In städtischen Ballungsräumen, so einschlägige demografische Prognosen, wird schon bald die Mehrheit der Bevölkerung einen "Migrationshintergrund" haben. Wie viele andere gesellschaftliche Bereiche sind auch und besonders kommunale Dienste und Verwaltungen gefragt, Zuwanderer als Nutzer und Kunden öffentlicher Dienstleistungen anzusprechen – und den Anteil der Beschäftigten mit Migrationshintergrund im öffentlichen Dienst zu erhöhen. Gleichwohl: Die interkulturelle Öffnung der Verwaltung steckt noch in vielen Städten in den Kinderschuhen, auch in Bremen. Das von der zuständigen Deputation bewilligte, vom Europäischen Sozialfonds bis Frühjahr 2013 geförderte und von der Senatorin für Finanzen unterstützte Projekt Interkulturelle Öffnung der bremischen Verwaltung (ikö-Bremen) will dem Abhilfe schaffen. Mitarbeiterinnen und Mitarbeiter der bremischen öffentlichen Verwaltung werden praxisnah geschult. Im Kern geht es um den professionellen Umgang mit kultureller Vielfalt und Heterogenität im Amtsalltag – und um ein Bewusstsein, „das die Bürgerinnen und Bürger nicht als Bittsteller sieht, sondern wie Kunden behandelt" (Handschuck/Schröer 2002).

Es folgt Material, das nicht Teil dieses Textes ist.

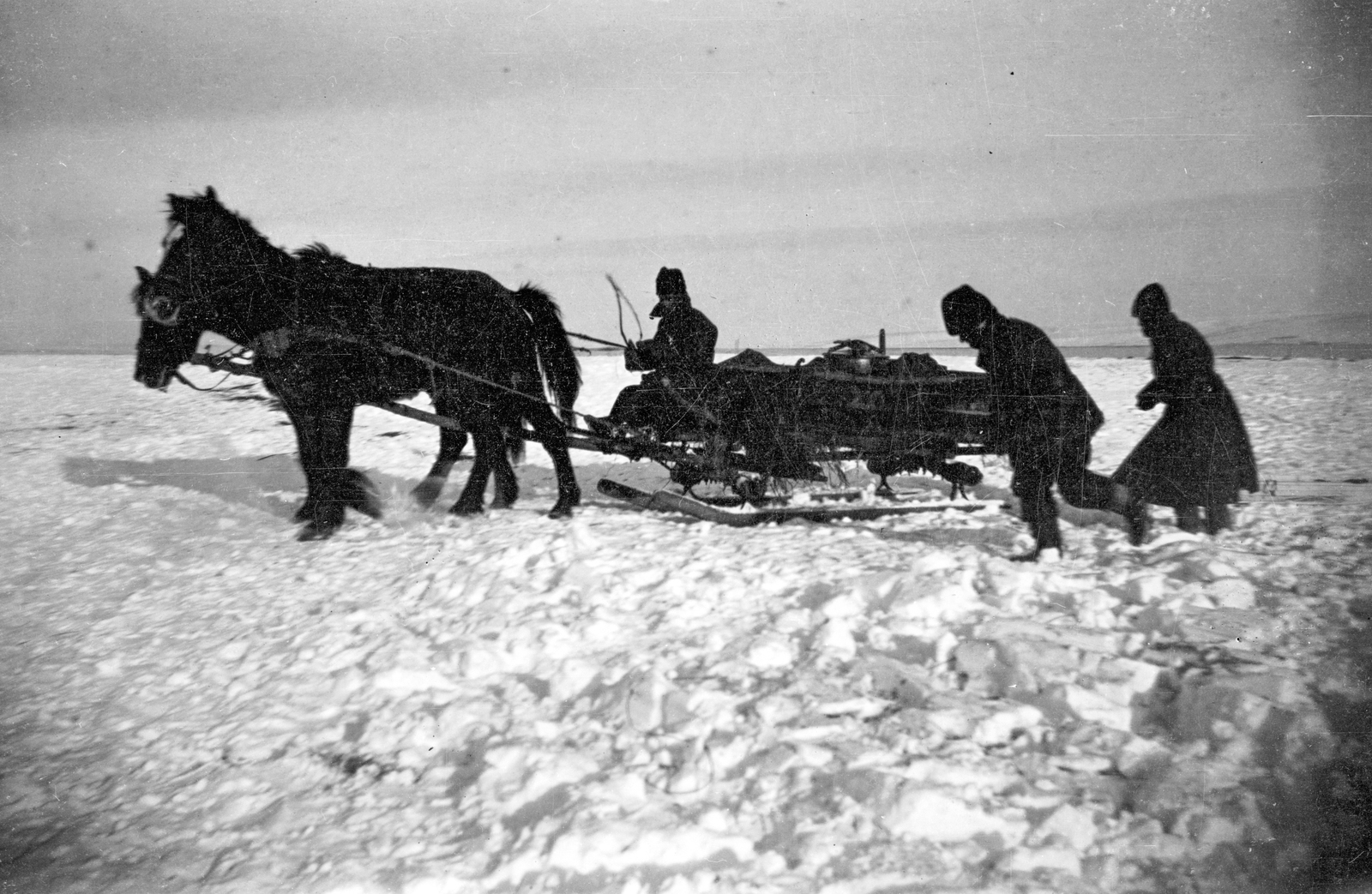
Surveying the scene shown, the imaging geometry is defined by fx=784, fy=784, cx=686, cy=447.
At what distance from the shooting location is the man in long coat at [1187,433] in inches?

Denn: So bereichernd einerseits Begegnungen zwischen Menschen unterschiedlicher Kulturen in Bremen bereits vielfach erlebt werden, so offenkundig sind andererseits noch immer Vorbehalte und Vorurteile, Benachteiligungen und Diskriminierungen, Missverständnisse und gegenseitige Schuldzuweisungen, die die Kontakte und das Zusammenleben zwischen "Mehrheit" und "Minderheit" erschweren.


Ziel des Projektes

 

Rund 40 Mitarbeiterinnen und Mitarbeiter der öffentlichen Verwaltung Bremens werden in drei modularen Ausbildungsgängen dazu befähigt, interkulturelle Trainings künftig selbst durchzuführen und als „Multiplikator/innen“ an der Verstetigung der Projektidee mitzuwirken. Integraler Bestandteil der Ausbildung sind acht interkulturelle Grundlagenschulungen für über 100 Verwaltungsmitarbeiter/innen, die den geschulten Multiplikator/innen die Möglichkeit bieten, Trainingsimpulse in die Praxis umzusetzen. Sie werden dabei von den Ausbildern supervidiert.


  1. Schirmherrin von ikö-Bremen ist Bürgermeisterin und Finanzsenatorin Karoline Linnert.